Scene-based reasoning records
********************

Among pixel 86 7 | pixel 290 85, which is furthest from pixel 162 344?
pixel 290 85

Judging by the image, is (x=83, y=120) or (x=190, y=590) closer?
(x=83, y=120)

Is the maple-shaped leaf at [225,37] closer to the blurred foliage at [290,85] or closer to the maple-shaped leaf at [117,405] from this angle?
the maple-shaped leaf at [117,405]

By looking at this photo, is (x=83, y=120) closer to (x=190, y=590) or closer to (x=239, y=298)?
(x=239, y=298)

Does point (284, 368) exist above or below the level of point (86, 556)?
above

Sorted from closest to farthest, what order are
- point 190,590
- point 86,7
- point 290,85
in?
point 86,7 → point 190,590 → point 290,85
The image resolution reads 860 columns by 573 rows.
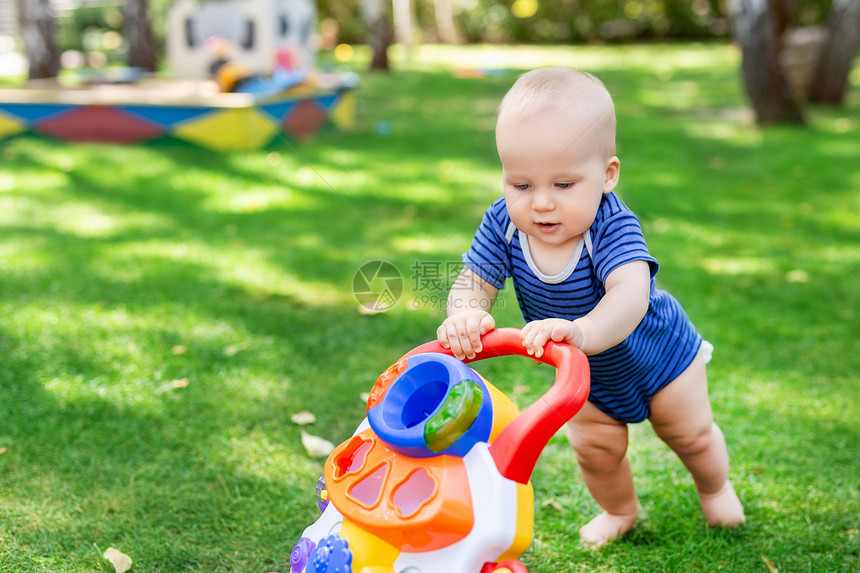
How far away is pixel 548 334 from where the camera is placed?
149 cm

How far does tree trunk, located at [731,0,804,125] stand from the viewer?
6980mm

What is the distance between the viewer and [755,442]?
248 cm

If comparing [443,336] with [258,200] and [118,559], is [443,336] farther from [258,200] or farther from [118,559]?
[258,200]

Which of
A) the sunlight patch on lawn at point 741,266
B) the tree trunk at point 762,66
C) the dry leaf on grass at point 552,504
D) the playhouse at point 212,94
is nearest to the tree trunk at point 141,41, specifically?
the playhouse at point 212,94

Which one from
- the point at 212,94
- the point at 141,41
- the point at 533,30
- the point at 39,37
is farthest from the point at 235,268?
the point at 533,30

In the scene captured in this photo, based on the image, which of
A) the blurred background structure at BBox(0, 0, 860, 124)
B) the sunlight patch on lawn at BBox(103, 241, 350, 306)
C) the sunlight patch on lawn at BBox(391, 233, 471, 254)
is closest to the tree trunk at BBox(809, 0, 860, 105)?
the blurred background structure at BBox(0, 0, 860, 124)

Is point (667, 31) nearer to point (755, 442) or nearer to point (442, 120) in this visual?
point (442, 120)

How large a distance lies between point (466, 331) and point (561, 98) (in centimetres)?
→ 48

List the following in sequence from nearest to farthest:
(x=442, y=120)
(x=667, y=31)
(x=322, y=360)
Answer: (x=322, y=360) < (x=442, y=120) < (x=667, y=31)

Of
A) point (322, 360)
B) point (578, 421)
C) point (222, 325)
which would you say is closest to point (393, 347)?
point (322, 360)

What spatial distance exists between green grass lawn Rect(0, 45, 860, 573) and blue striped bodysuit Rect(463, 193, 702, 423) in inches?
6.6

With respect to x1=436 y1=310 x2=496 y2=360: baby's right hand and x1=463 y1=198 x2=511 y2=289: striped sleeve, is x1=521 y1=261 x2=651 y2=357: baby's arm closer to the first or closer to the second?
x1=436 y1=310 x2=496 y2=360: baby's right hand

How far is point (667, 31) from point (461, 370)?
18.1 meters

********************

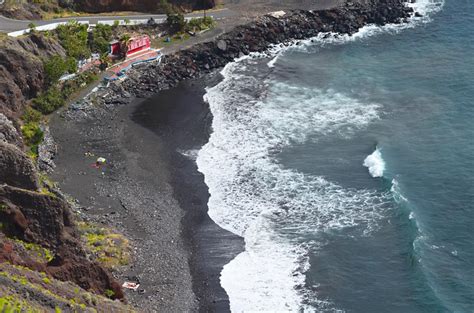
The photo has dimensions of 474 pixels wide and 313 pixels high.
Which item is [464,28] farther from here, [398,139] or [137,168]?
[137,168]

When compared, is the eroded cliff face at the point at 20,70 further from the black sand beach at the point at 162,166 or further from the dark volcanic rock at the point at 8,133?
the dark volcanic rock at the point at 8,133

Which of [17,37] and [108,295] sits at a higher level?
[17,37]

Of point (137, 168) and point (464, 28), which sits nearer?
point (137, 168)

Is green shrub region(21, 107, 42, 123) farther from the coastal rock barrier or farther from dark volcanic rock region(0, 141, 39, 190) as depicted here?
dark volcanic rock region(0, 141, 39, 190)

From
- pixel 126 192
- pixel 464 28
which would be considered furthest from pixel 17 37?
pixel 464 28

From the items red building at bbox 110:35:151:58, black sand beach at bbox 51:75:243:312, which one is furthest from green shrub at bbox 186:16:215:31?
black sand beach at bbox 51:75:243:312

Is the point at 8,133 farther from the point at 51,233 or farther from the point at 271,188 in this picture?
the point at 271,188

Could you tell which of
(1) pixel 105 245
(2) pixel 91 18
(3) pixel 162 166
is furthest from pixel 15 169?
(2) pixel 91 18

********************

=== WHAT YOU HAVE TO DO ===
Collect every line of the data above that contains the string "closest". Case counts.

=== EXERCISE SOLUTION ===
Sorted from closest to farthest, what order are
is closest to the tree trunk at BBox(809, 0, 860, 105)?
which would you say is closest to point (393, 347)?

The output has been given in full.